>>>
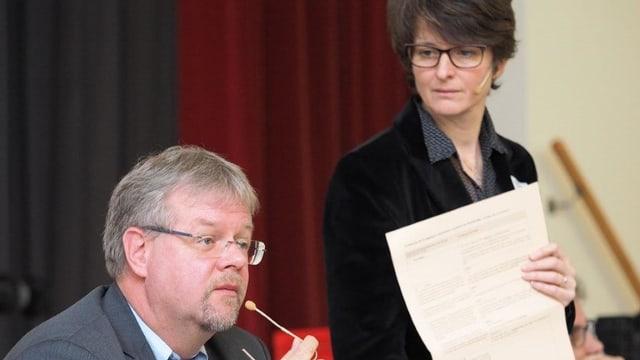 Il maletg mussa Frank Schuler e Cornelia Camichel Bromeis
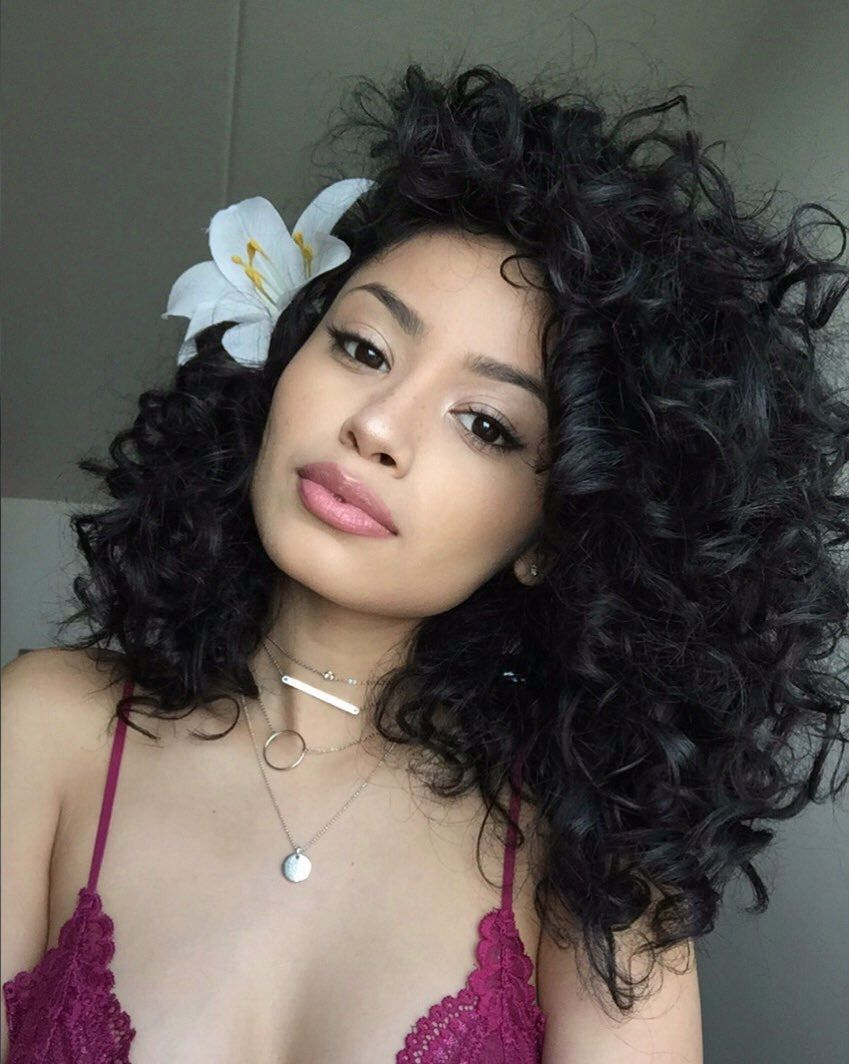 Pinterest nandeezy u prettiful makeups pinterest curly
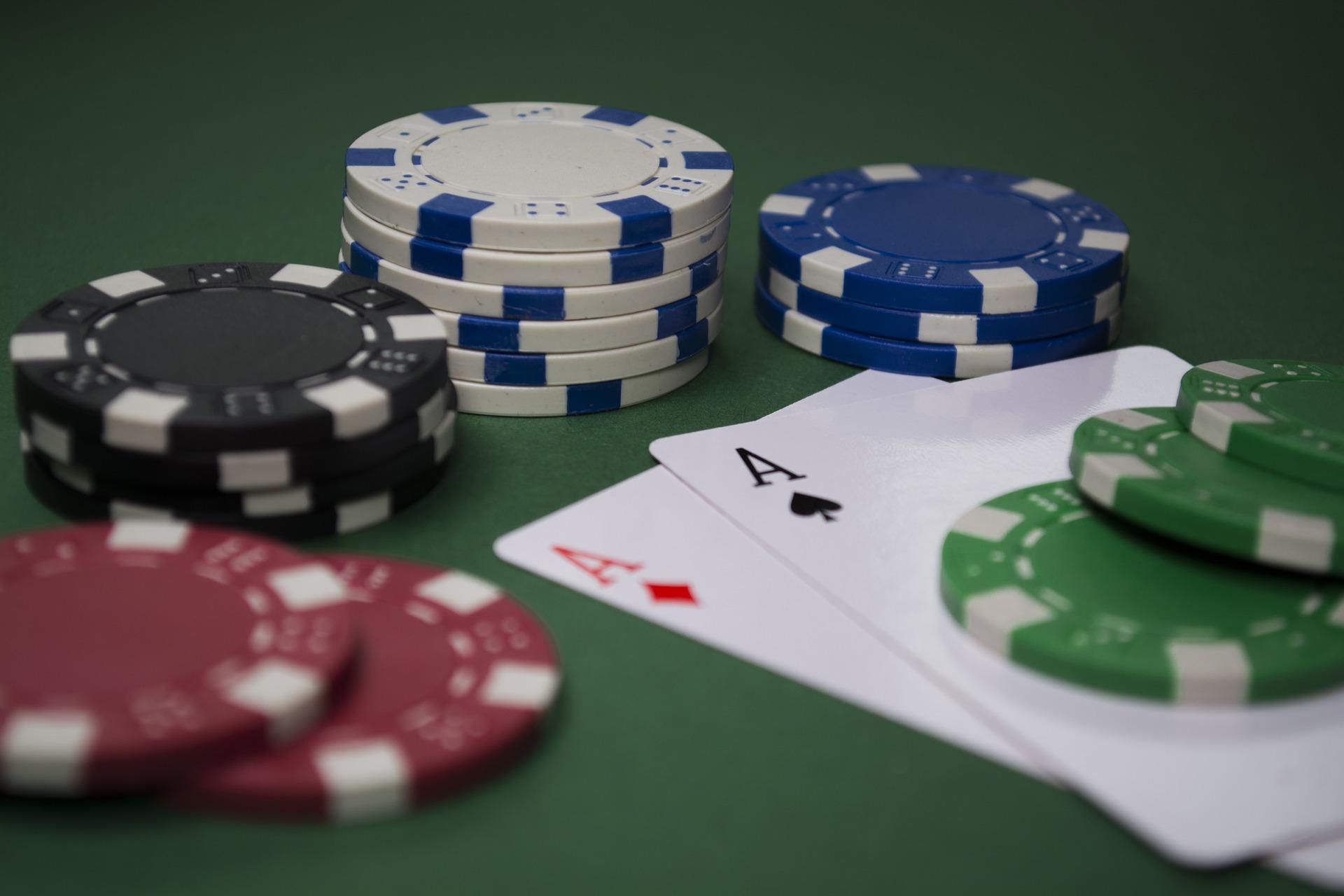 Der selbst gebaute Pokertisch auf baumarktblog24.de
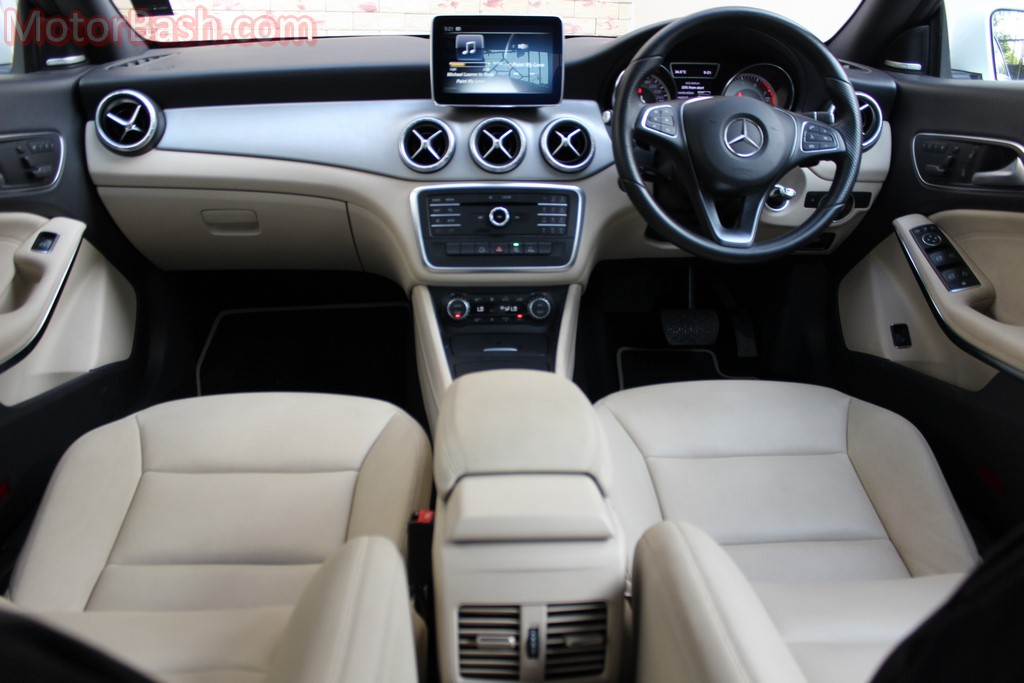 CLA 200 Review - Interiors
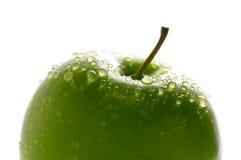 Mela verde con i dewdrops Fotografie Stock Libere da Diritti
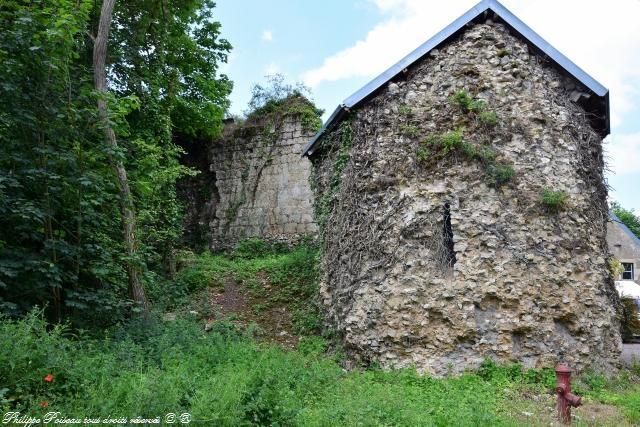 Porte de l'Étang de Saint Vérain – Fortification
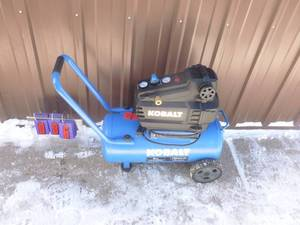 Kobalt 8 gallon air compressor. Looks nearly new. Tested & works. As shown.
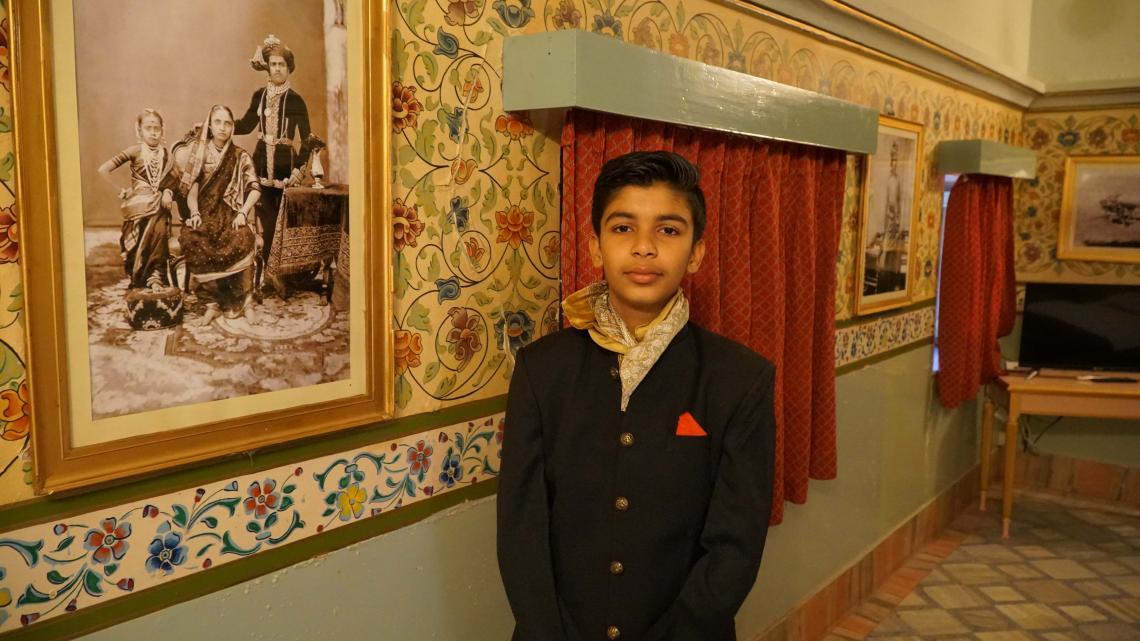 Overal in het paleis hangen oude foto's van de familie van Bharat.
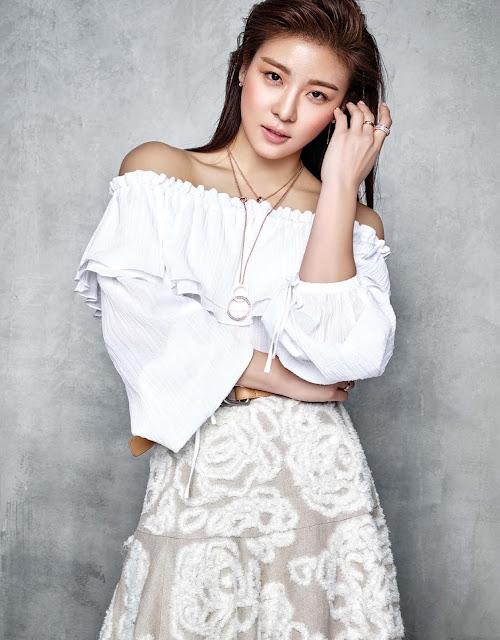 Ha Ji Won 하지원 - Vogue Taiwan May 2016 Pictures 05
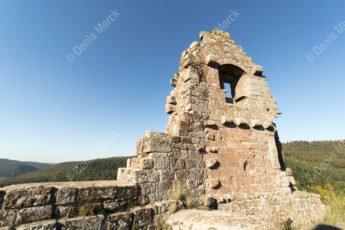 Le château fort semi-troglodyte du Fleckenstein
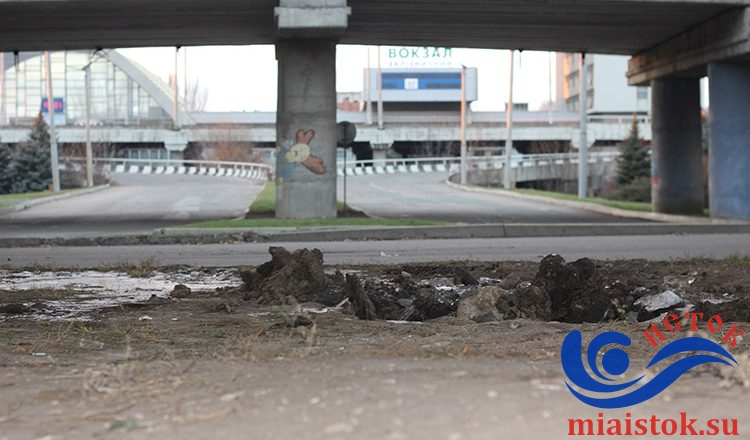 В Луганске упал сепаратистский памятник (фото)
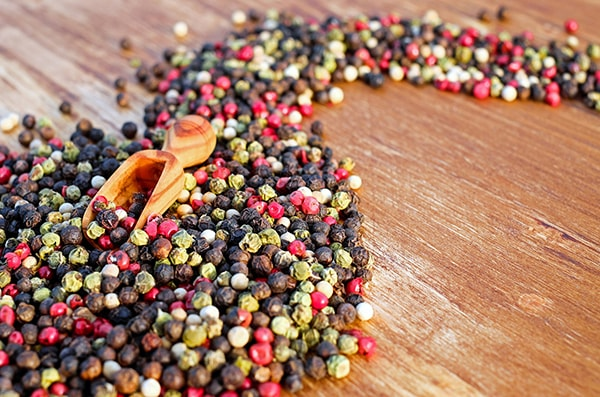 Holar - Blog - Top 10 Essential Herbs, Spices, and Seasonings for Your Kitchen Pantry - Peppercorns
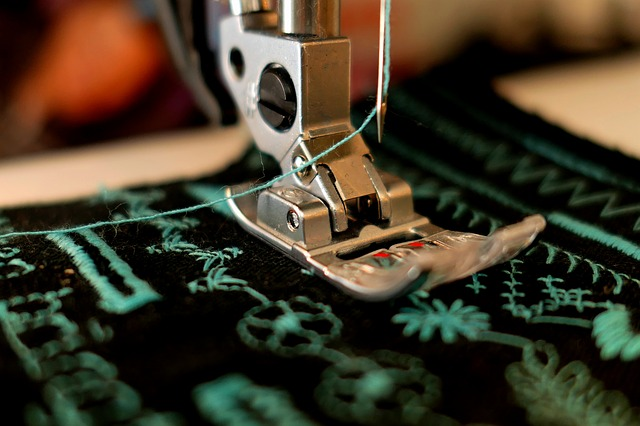 šití na šicím stroji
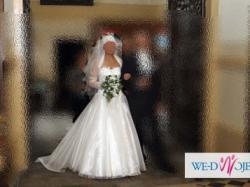 Sprzedam suknię ślubną z tenem.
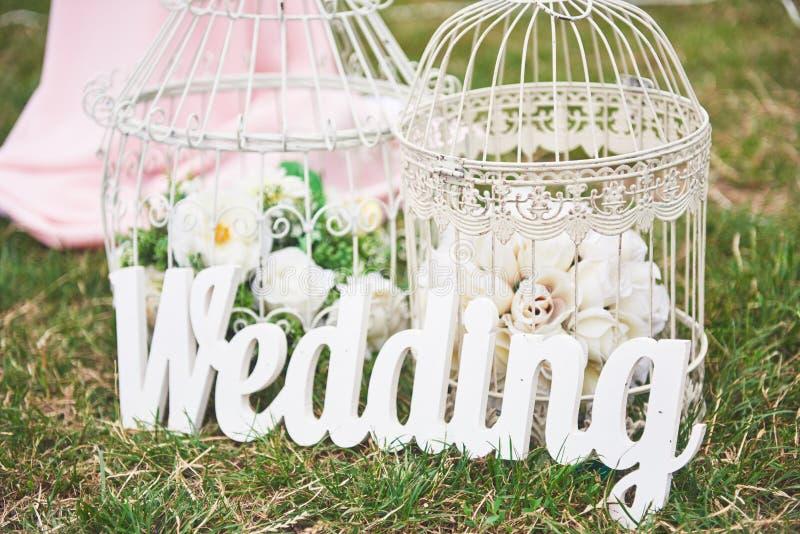 Decoração bem-vinda feito à mão de madeira do casamento imagens de stock royalty free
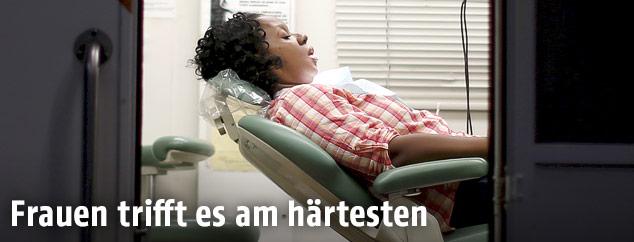 Frau auf einer Liege in einem Krankenhaus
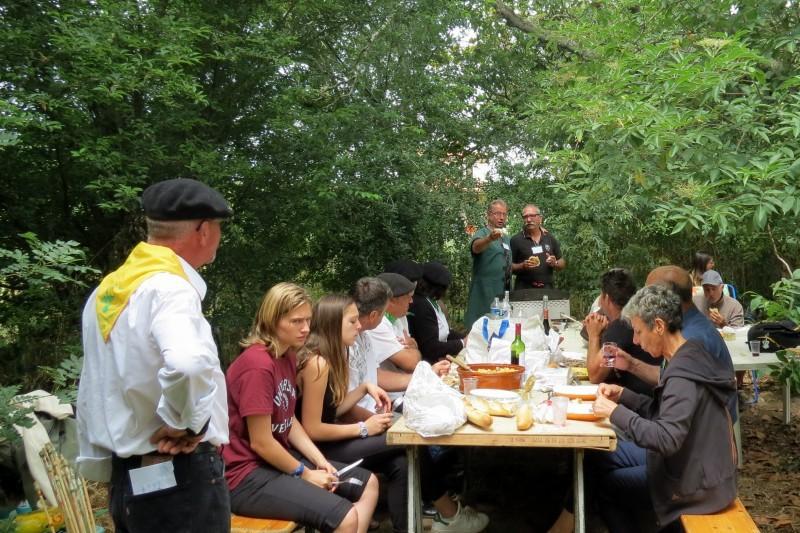 Repas conviviale entre chasseurs, pêcheurs et représentants du Papogay.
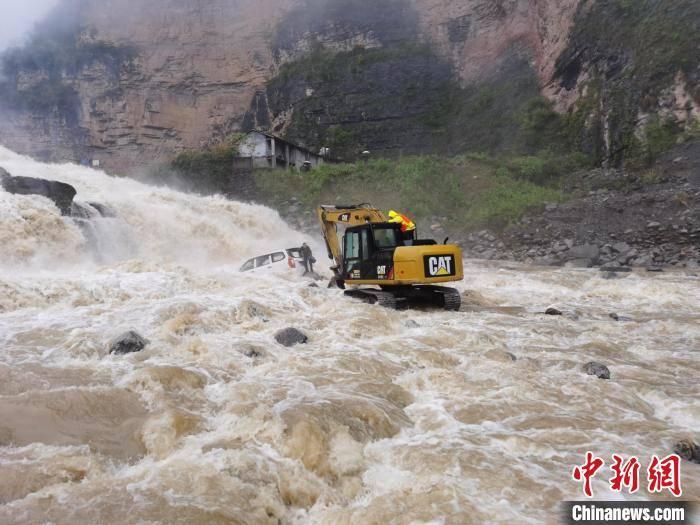 湖北秭归一司机被困河中 民警坐挖机施救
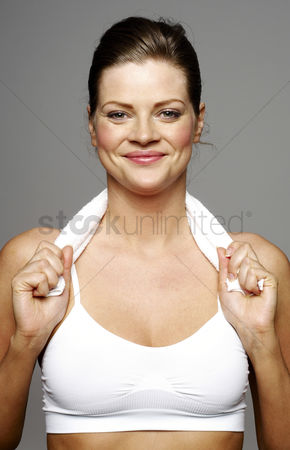 Fitness : Woman with towel around her neck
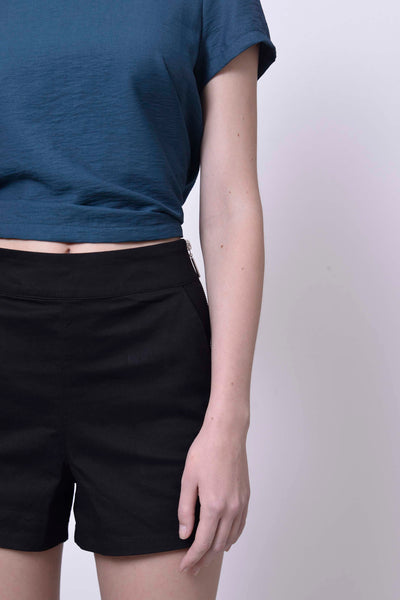 BASICS-Laure shorts in Black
<<<
* Task to carry out
Beginning at the line that contains "Frau auf einer Liege in einem Krankenhaus", retype each line of the data above through the very last one. Do not retype the pictures.

* Exercise response
 Frau auf einer Liege in einem Krankenhaus
 Repas conviviale entre chasseurs, pêcheurs et représentants du Papogay.
 湖北秭归一司机被困河中 民警坐挖机施救
 Fitness : Woman with towel around her neck
 BASICS-Laure shorts in Black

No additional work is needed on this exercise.